The growing political uncertainty has made the economic crisis more severe. At a time when the country needs a stable government with a clear economic agenda, we have a government still in the making that has yet to clearly outline and convey its economic agenda.

The serious challenges on the economic front require an immediate response. Once the economic agenda is agreed upon by stakeholders, the government shall be ready to make the desirable but difficult choices to correct the external and internal imbalances.

The set of choices will have serious trade-offs. The policies to correct the current account and fiscal imbalances must be implemented in a way that the burden is not shifted to the already suffering poor of the country. This requires a balanced mix of policies that on the one hand corrects these imbalances and on the other hand compensates and protects the poor of the country.

In this regard, the new government needs to develop a consensus on the minimum immediate economic agenda. This is particularly critical for at least two reasons. One, the coalition partners have diverse priorities, agendas and approaches towards the economy. The absence of a common economic agenda, therefore, can delay the relief for the common people. The delay in forming the cabinet highlighted this challenge.

Further, the government, which has to go for elections soon, will be unwilling to take economic policy measures that cost it votes. It has already signaled this in opting to keep petrol and energy subsidies. This, however, will worsen the already deteriorating fiscal imbalances.

Confusion around policy direction can hurt the credibility of the government and the market sentiment. An agreed minimum common economic agenda can help reduce the confusion. In the absence of a clear economic agenda of its own, the government will find it hard to negotiate with the IMF.
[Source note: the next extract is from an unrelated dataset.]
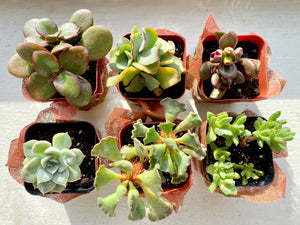 "Add-On Gift: Mini 2"" Succulent (Assorted)"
The IMF program has been frozen since the previous prime minister announced his relief package. The seventh review is on hold. In the absence of an economic agenda outlined by the government, the Fund will propose unprecedented tough measures which the government might be reluctant to implement in an election year. Therefore, agreement on a minimum common economic agenda is also important to keep the lender engaged.

While the new government is looking for a consensus economic agenda, it’s high time to support it in its endeavor to correct imbalances of the economy without losing sight of the plight of the vulnerable groups.

The government must engage with the stakeholders: political parties in the government as well as the opposition, development partners, independent experts and the public at large to identify its immediate economic agenda on a priority basis so that there is greater clarity and the government can make plans for the upcoming budget.

Overall, the economic agenda must prioritize improving the living standards of the people. This requires making control of inflation a top priority. Further, the government must engage with the IMF without any delay. Social protection policies must be expanded and improved to protect people from the side effects of stabilization measures. Finally, the government must continue and improve good policies of the outgoing government. These could include the Sehat Card, the greater SBP autonomy and the flexible exchange rate.


The writer is a deputy executive director at the SDPI. He tweets @sajidaminjaved. The opinions do not necessarily reflect the institution’s position.